The Doctor: "Ah, I see you have been busy."
Davros: "Whereas you have been stupid, Doctor."
The Doctor: "Prerogative of a Time Lord."

Orcini: "This is Bostock, my squire. I'm afraid the only philosophy practised by Bostock is to do as little about his personal hygiene as possible."
Kara: "Not at all! The odour of nature has... charms all of its own..."
Orcini: "Yes, well, he may smell like rotting flesh, but he's an excellent squire."

Peri: "Don't drop me."
The Doctor: "Drop you! I'll be lucky to lift you, the amount you weigh."
Peri: "Watch it, porky!"

Davros: "This part of the galaxy is developing quickly. Famine was one of its major problems."
The Doctor: "You turned them into food?"
Davros: "A scheme which has earned me great acclaim."
The Doctor: "But did you bother to tell anyone that they might be eating their own relatives?"
Davros: "Certainly not! That would have created what I believe is termed... 'consumer resistance'."
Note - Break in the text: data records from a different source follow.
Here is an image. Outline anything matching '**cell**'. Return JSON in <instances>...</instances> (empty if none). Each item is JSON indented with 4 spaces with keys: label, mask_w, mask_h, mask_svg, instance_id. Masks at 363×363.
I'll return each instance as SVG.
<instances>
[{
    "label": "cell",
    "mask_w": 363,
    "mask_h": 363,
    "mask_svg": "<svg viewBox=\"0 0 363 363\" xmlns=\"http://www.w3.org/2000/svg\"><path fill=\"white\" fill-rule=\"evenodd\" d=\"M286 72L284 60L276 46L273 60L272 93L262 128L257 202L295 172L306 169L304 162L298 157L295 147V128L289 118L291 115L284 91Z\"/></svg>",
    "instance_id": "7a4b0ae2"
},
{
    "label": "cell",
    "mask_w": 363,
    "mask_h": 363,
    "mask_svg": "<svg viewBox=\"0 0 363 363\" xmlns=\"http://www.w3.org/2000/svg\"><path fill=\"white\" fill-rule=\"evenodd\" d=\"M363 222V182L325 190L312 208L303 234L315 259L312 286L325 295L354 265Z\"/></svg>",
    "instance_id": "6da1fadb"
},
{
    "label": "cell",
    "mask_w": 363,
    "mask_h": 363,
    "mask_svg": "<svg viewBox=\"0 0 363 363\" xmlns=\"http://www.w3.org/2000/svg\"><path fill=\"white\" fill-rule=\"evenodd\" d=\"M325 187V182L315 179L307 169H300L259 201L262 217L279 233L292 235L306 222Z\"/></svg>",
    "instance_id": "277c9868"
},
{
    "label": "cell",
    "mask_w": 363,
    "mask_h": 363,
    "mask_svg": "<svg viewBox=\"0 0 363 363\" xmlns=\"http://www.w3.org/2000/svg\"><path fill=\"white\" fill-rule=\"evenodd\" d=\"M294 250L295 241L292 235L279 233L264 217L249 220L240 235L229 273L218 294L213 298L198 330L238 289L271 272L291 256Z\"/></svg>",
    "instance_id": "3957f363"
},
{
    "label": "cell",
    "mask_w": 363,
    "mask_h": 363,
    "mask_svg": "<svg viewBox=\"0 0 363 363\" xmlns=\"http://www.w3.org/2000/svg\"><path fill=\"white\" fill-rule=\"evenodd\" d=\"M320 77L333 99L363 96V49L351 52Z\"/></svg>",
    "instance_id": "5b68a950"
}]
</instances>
Jobel: "I would rather run away... with my mother!"

Vogel: "I'm a past master at the double entry."

Three out of four glass Daleks.
Mark Greig has to push the pram a lot More Mark Greig


  1. The unmade season 23, which would have started with The Nightmare Fair, saw three stories novelised (Nightmare Fair, Mission to Magnus and The Ultimate Evil) and it was full cast audio adaptations of these storylines that began Big Finish Production's Lost Stories range, which also covered the unmade season 27 for Sylvester McCoy's Seventh Doctor as well as storylines for other Doctors.

    For more of the amazing chemistry between Colin Baker and Terry Molloy (Davros), check out the audio story titled Davros. No Daleks to be seen, and $2.99 for a two and a half hour full cast download.

  2. A good 6th Doctor story and just good to boot with this one. My favorite Colin baker story without a doubt.

    I largely agree with you about the relationship between 6 and Peri Mark, but here it showed a marked improvement. When Peri had to kill that mutant that was attacking the Doctor and she was obviously distraught about it, he wasn't nasty or callous, but showed some genuine compassion there. It was never a great relationship, but imagine how nasty he would have been earlier in his tenure!

    A few issues here and there, like why does Davros have force lightning? But a solid story that stands above pretty much the rest of the 6th Doctor stories by a large amount. Good stuff.

  3. I still can't get over that they re-used the same "AHA, YOU THOUGHT YOU KILLED ME, BUT NO! THAT WAS MY CLONE!" plot twist they used two weeks earlier in Timelash.